Prior to my life at Cyclica, my academic research had me scripting through hundreds of thousands of protein structures, documenting the fundamental rules of homomeric assembly. As a structural bioinformatician, I hope this tidal wave of new data inspires new basic science studies that challenges our fundamental understanding of proteins. Individual protein systems will now have access to a “phylogenetic” dimension of data. I’m eager to see how some hypothetical future 3D variation of a phylogenetic tree could inform our understanding of a protein's evolutionary trajectory.
Granted, any basic science analyses centered on systematic analysis of AF2 data will inevitably spark a debate on the validity of interpreting these AI predictions as ground truth. Had this conversation happened last year, my answer would be a resounding ‘no’. Having worked directly with AF2 proteomes, observing successful applications and few artefacts, I admit I could be swayed.
If we accept that evolutionary co-variation is mostly a product of 3D spatial proximity, then the complete set of protein sequences that make up AF2’s input multiple sequence alignments (MSA) should be considered a form of experimental data.

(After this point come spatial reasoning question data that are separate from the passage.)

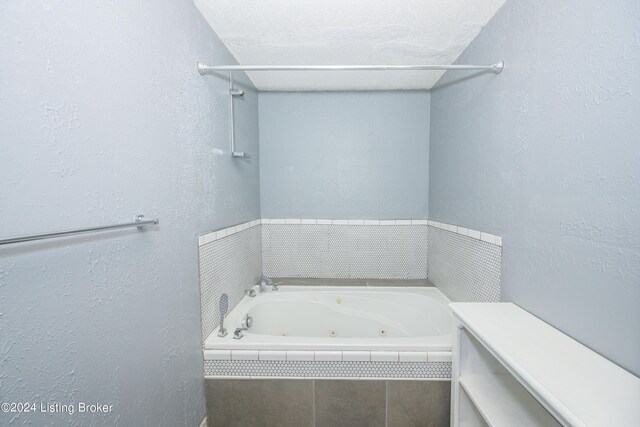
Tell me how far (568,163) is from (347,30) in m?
1.23

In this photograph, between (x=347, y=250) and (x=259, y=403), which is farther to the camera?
(x=347, y=250)

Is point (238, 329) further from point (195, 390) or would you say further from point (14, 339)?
point (14, 339)

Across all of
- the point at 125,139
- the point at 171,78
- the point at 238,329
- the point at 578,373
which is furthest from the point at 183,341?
the point at 578,373

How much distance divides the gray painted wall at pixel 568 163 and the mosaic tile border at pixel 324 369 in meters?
0.54

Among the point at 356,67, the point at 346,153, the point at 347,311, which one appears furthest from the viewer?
the point at 346,153

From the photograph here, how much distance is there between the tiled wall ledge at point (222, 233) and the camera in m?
1.41

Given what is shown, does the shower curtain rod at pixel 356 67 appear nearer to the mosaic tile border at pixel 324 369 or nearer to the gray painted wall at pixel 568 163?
the gray painted wall at pixel 568 163

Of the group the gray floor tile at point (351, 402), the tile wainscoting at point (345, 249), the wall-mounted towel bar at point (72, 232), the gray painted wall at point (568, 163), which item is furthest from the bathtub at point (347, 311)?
the wall-mounted towel bar at point (72, 232)

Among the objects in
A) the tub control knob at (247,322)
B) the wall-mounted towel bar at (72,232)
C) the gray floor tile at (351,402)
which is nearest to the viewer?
the wall-mounted towel bar at (72,232)

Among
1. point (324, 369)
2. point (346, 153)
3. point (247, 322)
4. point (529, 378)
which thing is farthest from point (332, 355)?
point (346, 153)

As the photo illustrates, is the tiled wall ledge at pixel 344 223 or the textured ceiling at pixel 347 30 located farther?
the tiled wall ledge at pixel 344 223

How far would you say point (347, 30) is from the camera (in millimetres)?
1511

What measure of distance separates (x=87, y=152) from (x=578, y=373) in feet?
4.73

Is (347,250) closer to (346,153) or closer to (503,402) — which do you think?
(346,153)
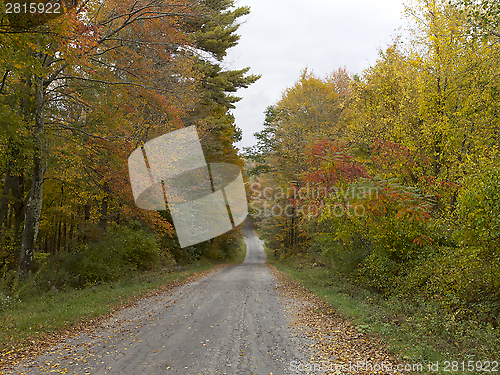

Stated differently, The AF2 model effectively uses experimental sequencing data to identify long-range contacts and builds a conforming protein structure. A similar strategy is used by NMR for structure determination, where magnetic resonance is instead used to identify long range contacts. Hybrid NMR + Rosetta approaches developed by the Baker group over the past 20 years have equally muddied the boundaries between structure prediction and experimental structure determination.
All experimentally-determined structures are artificial representations of real biological systems. And yet, we accept them as valid structure models despite their flaws and artefacts, since we understand and embrace their limitations. Is AF2 really an AI-based structure prediction? Or AI-based structure determination? Is the distinction meaningful?